This is an old revision of the document!
Run Length Encoding (RLE) Data Compression Algorithm
Run-length encoding (RLE) algorithm is a lossless compression of runs of data, where repeated sequences of data are stored as a representation of a single data value and its count (how many times it repeats consecutively). RLE encoding is commonly used in JPEG, TIFF, and PDF files, to name a few examples.
For anybody interested in editing the wiki page, here is the dokuwiki user guide: https://www.dokuwiki.org/wiki:syntax#basic_text_formatting -Ash
The RLE encoding algorithm first takes a file that contains a run of data in the following way:
Original:
aaaabbcdefgggg
Suppose this data sequence is contained within a .txt file.

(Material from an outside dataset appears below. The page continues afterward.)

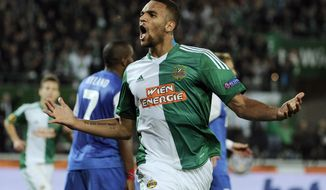 FILE - In this Nov. 7, 2013, file photo, Rapid Vienna's Terrence Boyd celebrates after scoring during the Europa League group G soccer match against Belgian club  KRC Genk, in Vienna, Austria. While fans of the U.S. national team wait to see if Jozy Altidore can find his missing scoring touch for Sunderland in the final weeks of the Premier League, coach Jurgen Klinsmann has noticed another American striker heating up in Austria. Boyd scored two more goals last weekend for Rapid Vienna, netting both in a 2-1 win over league champion Red Bull Salzburg. That followed his two-goal performance a week earlier. (AP Photo/Hans Punz, File)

The RLE algorithm will encode this data by replacing the repeated characters with a count number and a single value.
4a2b1c1d1e1f5g
There are 4 a's (0x61), 2 b's(0x62), 1 c(0x63), 1 d(0x64), 1 e(0x65), 1 f (0x66), and 5 g's (0x67).
Encoded:
04 61 02 62 01 63 01 64 01 65 01 66 05 67 ^ ^ ^ ^ ^ ^ ^ ^ ^ ^ ^ ^ ^ ^ 4 a 2 b 1 c 1 d 1 e 1 f 5 g
Our task is to ask questions on Discord or in class, document our findings on this wiki page, and implement the RLE encoding/decoding algorithms in our own encoder and decoder programs.
Header Format:
byte 0: 0x72
byte 1: 0x6c
byte 2: 0x65
byte 3: 0x58
byte 4: 0x20
byte 5: 0x52
byte 6: 0x4c
byte 7: 0x45
byte 8: 0x00 (reserved)
byte 9: 0x01 (version)
byte 10: 0x01 (stride value)
byte 11: 0xArgv source file name length (not including NULL terminator)
byte 12: source file name + through byte 11 value minus 1
Byte 8 - Reserved for a future project. Byte 9 - Version number, this week is version 1. Byte A - Width of comparison. 1 byte for this week's project. Byte B - 'bob' would be 3.
In the case of 'bob', byte C would be 0x62('b'), byte D would be 0x6F('o'), and byte E would be 0x62('b').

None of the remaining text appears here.